How do you give negative feedback, or confront maladaptive behavior, without hurting or alienating the client?

By Sheri Van Dijk, MSW

Clients come to therapy because they require objective feedback that others are unable to give them (or that they are unable to accept from others). The very nature of our work is confronting maladaptive behaviors, but we need to do so in ways that are acceptable to the client, even when the feedback we must provide is painful.

The tool that I have found most helpful in this respect is validation. One of the core ideas in dialectical behavior therapy is that we have to balance acceptance with change. In other words, we teach clients that they need to accept themselves as they are, and at the same time continue to work toward changing. For example, in my work with a client with borderline personality disorder who has intense abandonment issues, I regularly validate her fears of being abandoned, and I balance this with a reminder that these fears are no longer helpful, and actually push people away from her: “It makes sense that you would feel this way, because you didn’t receive protection and support from your family when you were growing up. At the same time, you’re now an adult and you’re not in that situation anymore. As you work on using skills to help you tolerate the anxiety, it will gradually lessen.”

* [Provided data]:

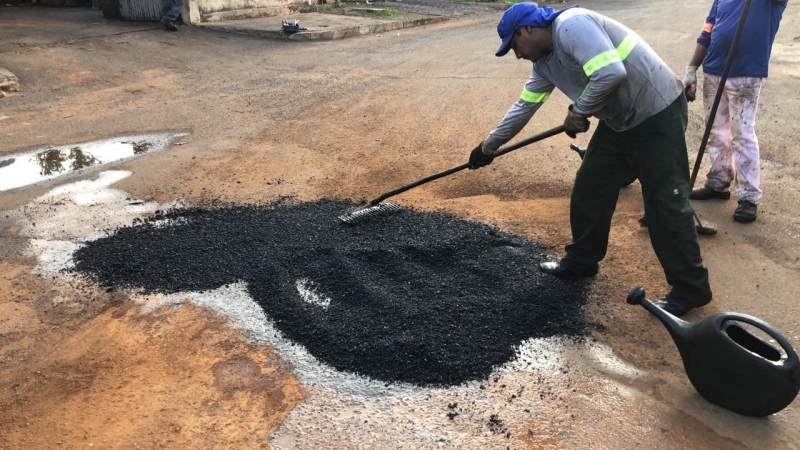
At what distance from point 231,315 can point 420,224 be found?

* [Task directions]: Write the next part of the article on using validation to confront clients' maladaptive behavior, starting after its final sentence. The material is unrelated to the article on giving clients difficult feedback.

* [Result]:
All clients need validation, some more than others. When you can convey the message that you understand, that their behavior, feelings, or thoughts make sense even though those patterns are no longer helpful, most clients will be open to your feedback and to working on changing their problem behaviors.

Sheri Van Dijk, MSW, is a psychotherapist in private practice and at Southlake Regional Health Centre in Newmarket, ON, Canada. She is author of The Dialectical Behavior Therapy Skills Workbook for Bipolar Disorder, Don't Let Your Emotions Run Your Life for Teens, Calming the Emotional Storm, DBT Made Simple, and the recently published Relationship Skills 101 for Teens, as well as coauthor of The Bipolar Workbook for Teens. In September 2010, she received the R.O. Jones Award from the Canadian Psychiatric Association for her research on using dialectical behavior therapy (DBT) skills to treat bipolar disorder. Sheri presents internationally on using DBT to treat mental health problems.